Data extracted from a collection
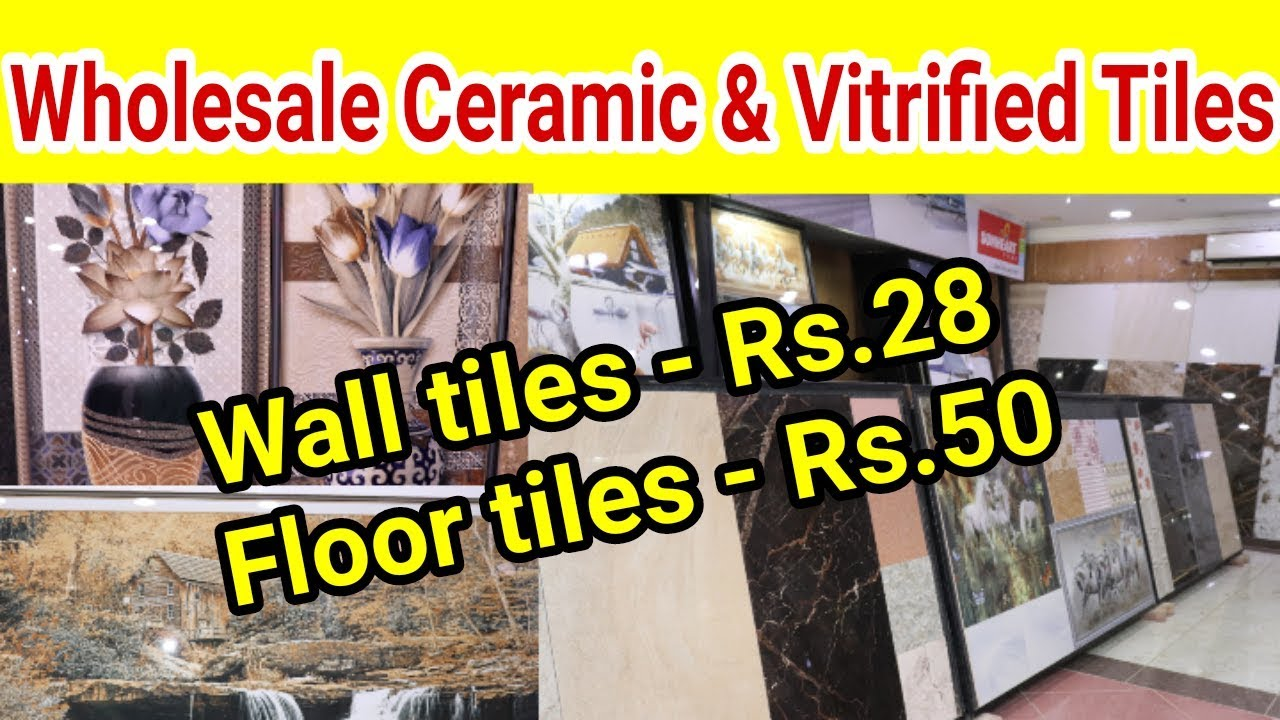 wholesale tiles with price om muruga tiles floor tiles and wall tiles designs
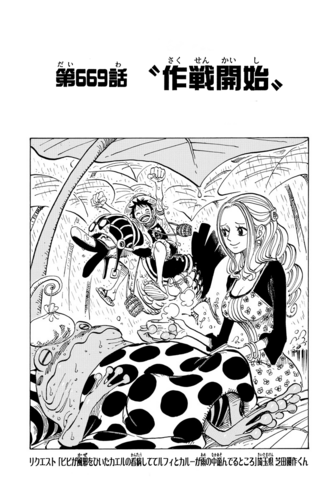 File:Chapter 669.png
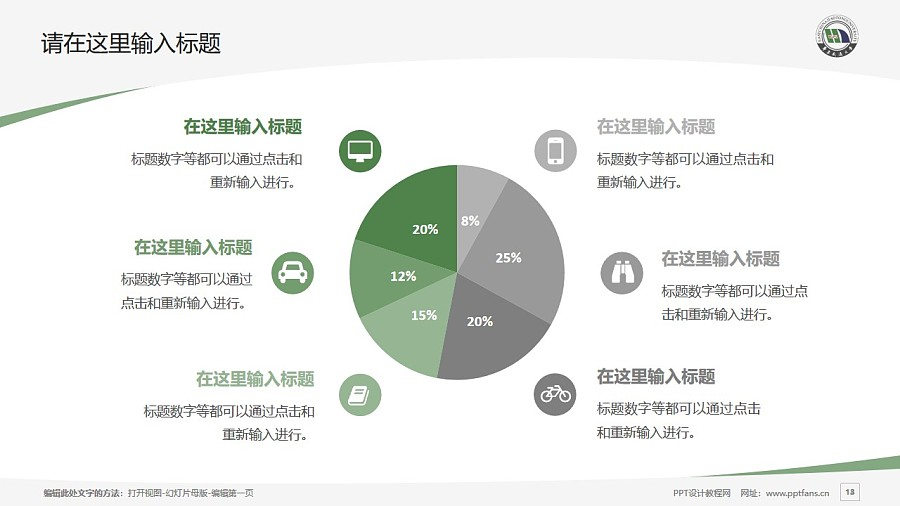 华东交通大学PPT模板下载_幻灯片预览图13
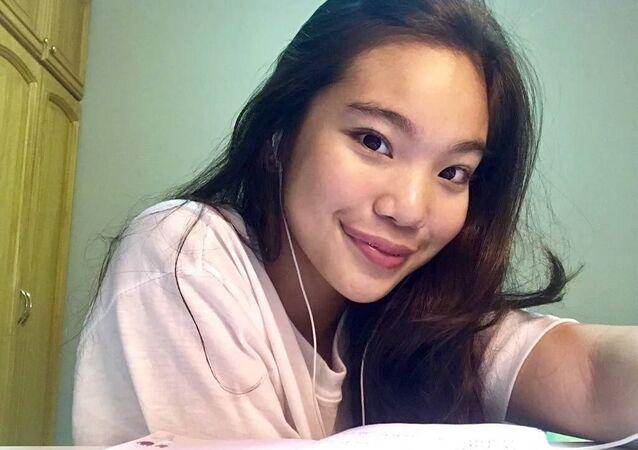 Veronica Kitty Duterte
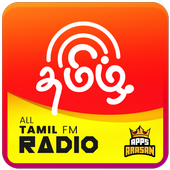 All Tamil FM Radio Stations Online Tamil FM Songs for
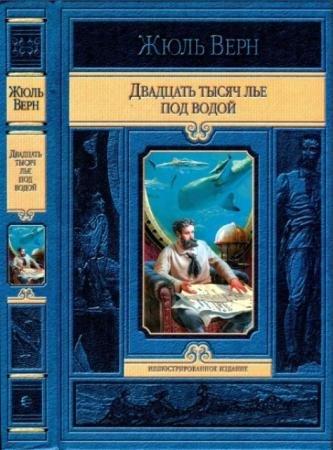 Иллюстрированное издание (5 книг) (2012-2014)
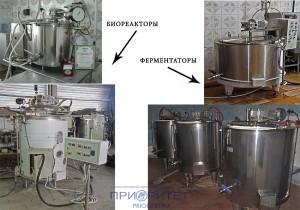 Биореакторы и ферментаторы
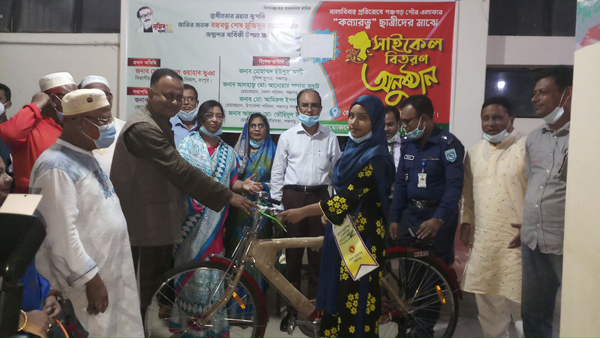 30 girl students in Panchagarh get bicycles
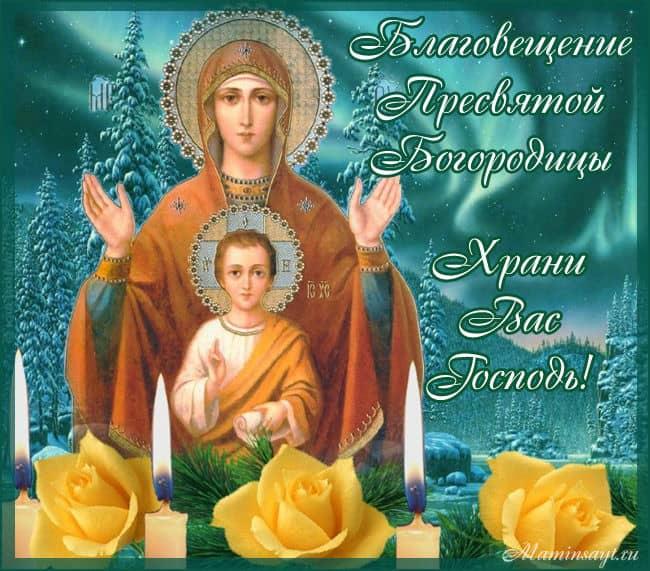 7 апреля благовещение поздравления в стихах красивые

What this task involves: Only the text is to be copied: please reproduce the records exactly and drop the pictures.

Result of this exercise:
 wholesale tiles with price om muruga tiles floor tiles and wall tiles designs
 File:Chapter 669.png
 华东交通大学PPT模板下载_幻灯片预览图13
 Veronica Kitty Duterte
 All Tamil FM Radio Stations Online Tamil FM Songs for
 Иллюстрированное издание (5 книг) (2012-2014)
 Биореакторы и ферментаторы
 30 girl students in Panchagarh get bicycles
 7 апреля благовещение поздравления в стихах красивые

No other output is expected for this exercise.